自宅兼事務所に必要経費、合理的であれば在宅勤務FAQの方法も可
税務通信3680号の税務の動向に”自宅兼事務所の必要経費 在宅勤務FAQの利用も一法”という記事が掲載されていました。
個人事業主が負担する自宅兼事務所の費用については、家事上と業務上の両方の費用であるため、すべてを必要経費とすることはできず、取引の記録等に基づいて業務の遂行上必要であったことが明らかに区分可能な部分(業務使用部分)を必要経費に算入することができるとされています。
所得税基本通達45-1では、「主たる部分等の判定等」として以下のように述べられています。
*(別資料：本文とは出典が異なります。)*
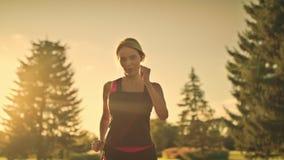 Addestramento sportivo della donna funzionato pulendo sudore dalla fronte nel parco di estate alla sera archivi video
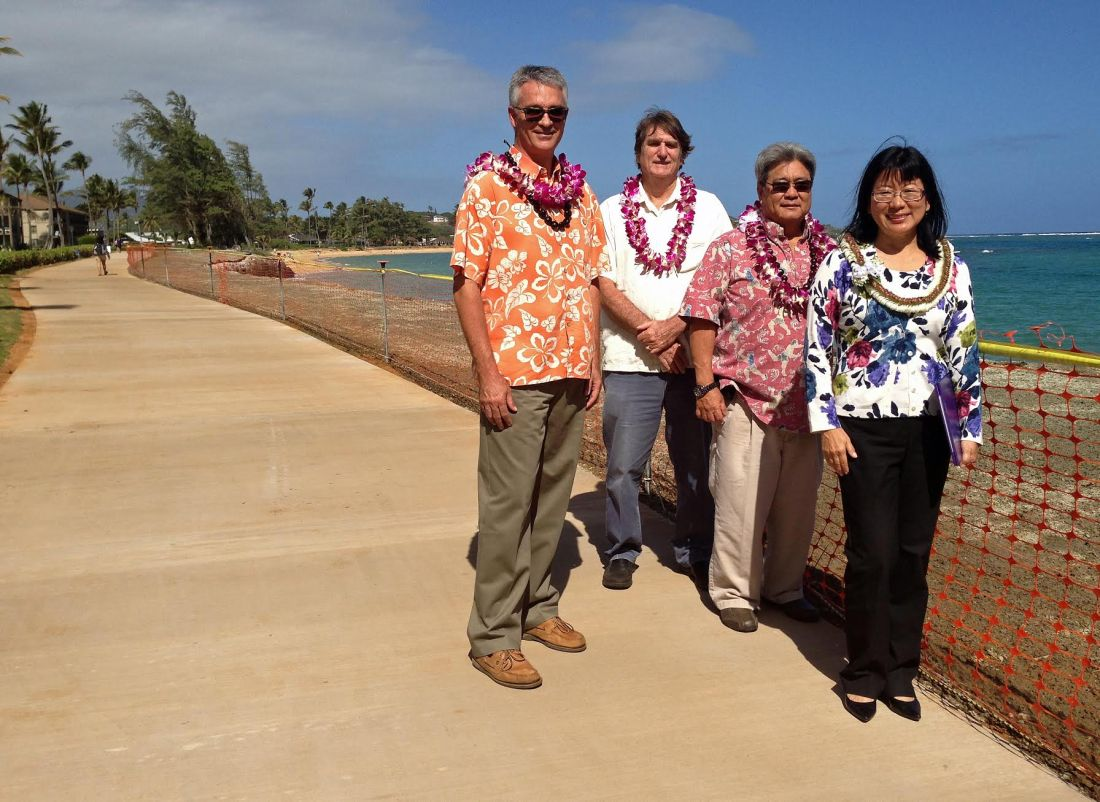 County Engineer Larry Dill, Doug Haigh, Building Division Chief, Lyle Tabata, Deputy County Engineer and Nadine Nakamura, Managing Director, are pleased with the completion of the Pono Kai seawall repair project.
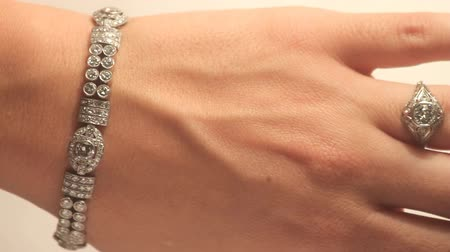 браслет : Vintage Diamond Jewelry (HD). Female hand with vintage Diamond bracelet and ring shot with special star glow filter for extra glare streaks. This are unbranded 80  year old jewelry pieces. Стоковые видеозаписи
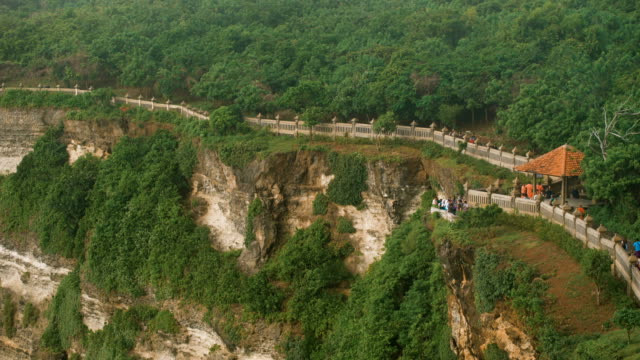 Long tourist road is located along the cliffs above the ocean. A large number of people walking on a footpath in a green nature reserve video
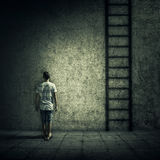 Imaginary escape. Abstract idea with a person standing in a dark room, in front of a concrete wall, figuring a ladder to escape. Surrounded by limitations, daily stock image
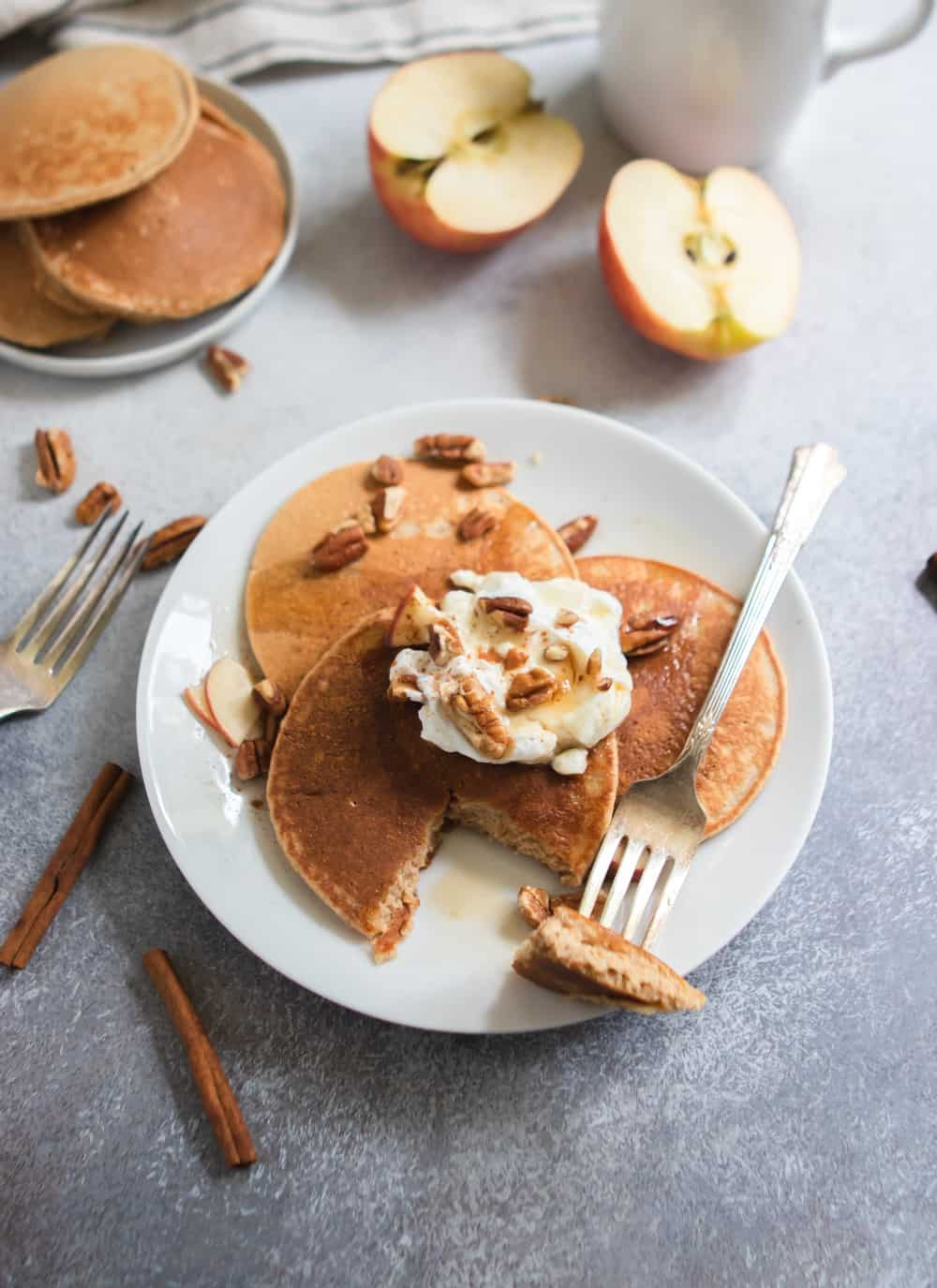 Apple oatmeal pancakes with maple syrup, pecans and yogurt.
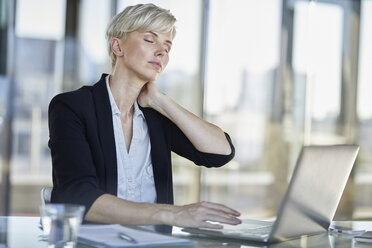 Exhausted businesswoman sitting at desk in office with closed eyes - RBF06922
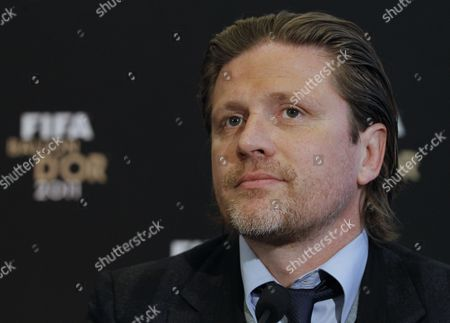 Stock Picture of France's Former Soccer Player Emmanuel Petit During the Press Conference to Announce the Nominees For the Fifa Ballon D'or 2011 in Boulogne-billancourt Near Paris France 05 December 2011 Lionel Messi is on Course to Win a Third Successive World Player of the Year Award After the Argentina International was Named As One of Three Candidates For the Ballon Dor Messi was Nominated with Barcelona Team-mate Xavi and Real Madrids Cristiano Ronaldo It was Announced at the Headquarters of France Football in Paris France Paris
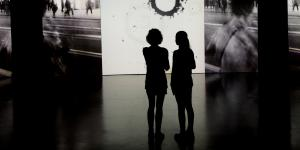 Two visitors in front of a Tambellini video canvas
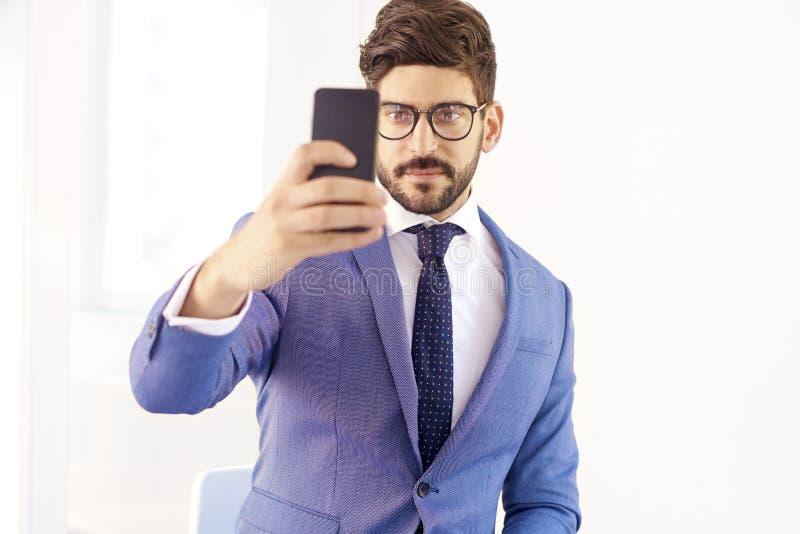 Eleganter hübscher Geschäftsmann, der Selbstporträt beim Sitzen nimmt lizenzfreie stockfotos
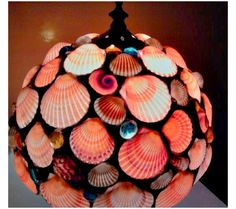 Calling all mermaids, sailors and ocean lovers! This seashell light fixture is the best. Wish I could make it DIY style. HMMmmmm...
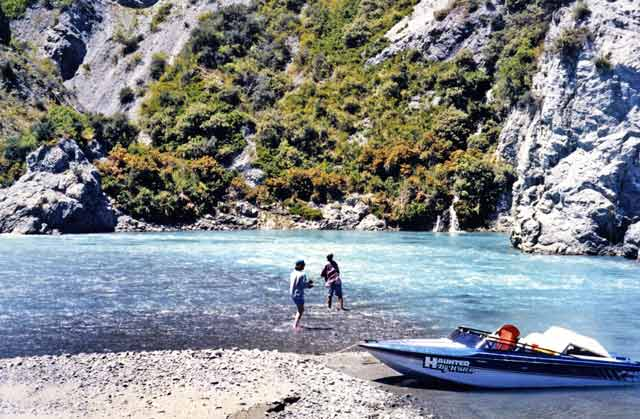A family affair. The author's mother and 13 year old son cast for salmon in the Waimakariri Gorge. Jet boat.
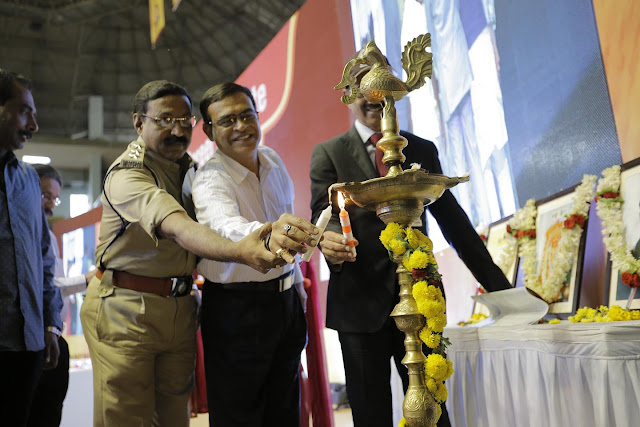 Lighting of Lamp by Asst. Commnr. of Police Narayan Swamy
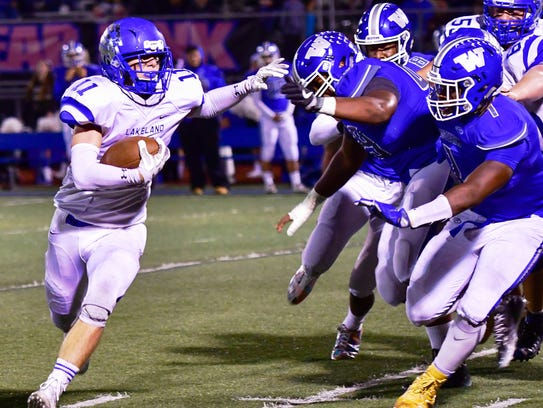 Lakeland's Sean Cullen (left) stiff-arms the Walled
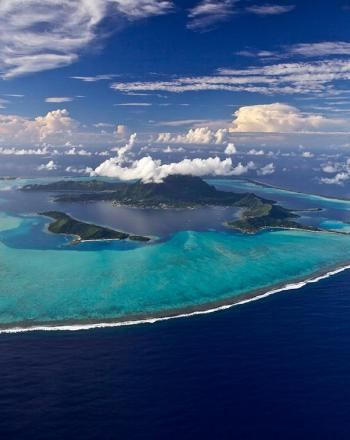 Island surrounded by sand-fringed islets and a turquoise lagoon.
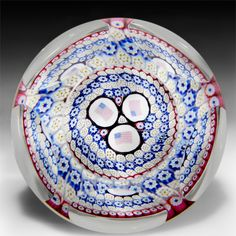 Whitefriars 1977 concentric millefiori with flags faceted glass paperweight. by  Whitefriars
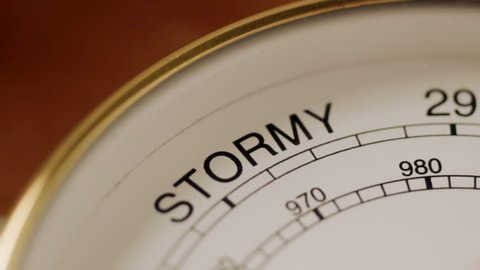 Barometer needle swings to indicate stormy weather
45-1 令第96条第1号《家事関連費》に規定する「主たる部分」又は同条第2号に規定する「業務の遂行上直接必要であったことが明らかにされる部分」は、業務の内容、経費の内容、家族及び使用人の構成、店舗併用の家屋その他の資産の利用状況等を総合勘案して判定する。
要は様々な要素を勘案して総合的に判断してくださいということで、具体的にどのように計算すればよいのかは示されていません。
一方、国税庁が公表している在宅勤務FAQでは、従業員が在宅勤務のために負担するインターネット通信費や電気料金等を企業が生産する場合に、給与として課税する必要がない業務使用部分を求める際に用いることができる「簡便的な計算方法」が示されています。
例えば、インターネット接続に係る通信料であれば、以下の算式が示されています。
業務のために使用した基本使用料や通信料等=従業員が負担した1か月の基本使用料や通信料等 × (その従業員の1か月の在宅勤務日数/該当付の日数) × 1/2
上記の式の最後の1/2は、1日24時間として、8時間は睡眠とすると残り16時間のうち8時間働くという仮定によっていると解説されています。
個人事業主の自宅兼事務所の必要経費の計算方法として在宅勤務FAQで示されている上記のような「簡便的な計算方法」が合理的な計算方法であるといえるのであれば、このような方法を用いて計算してもよいとのことです。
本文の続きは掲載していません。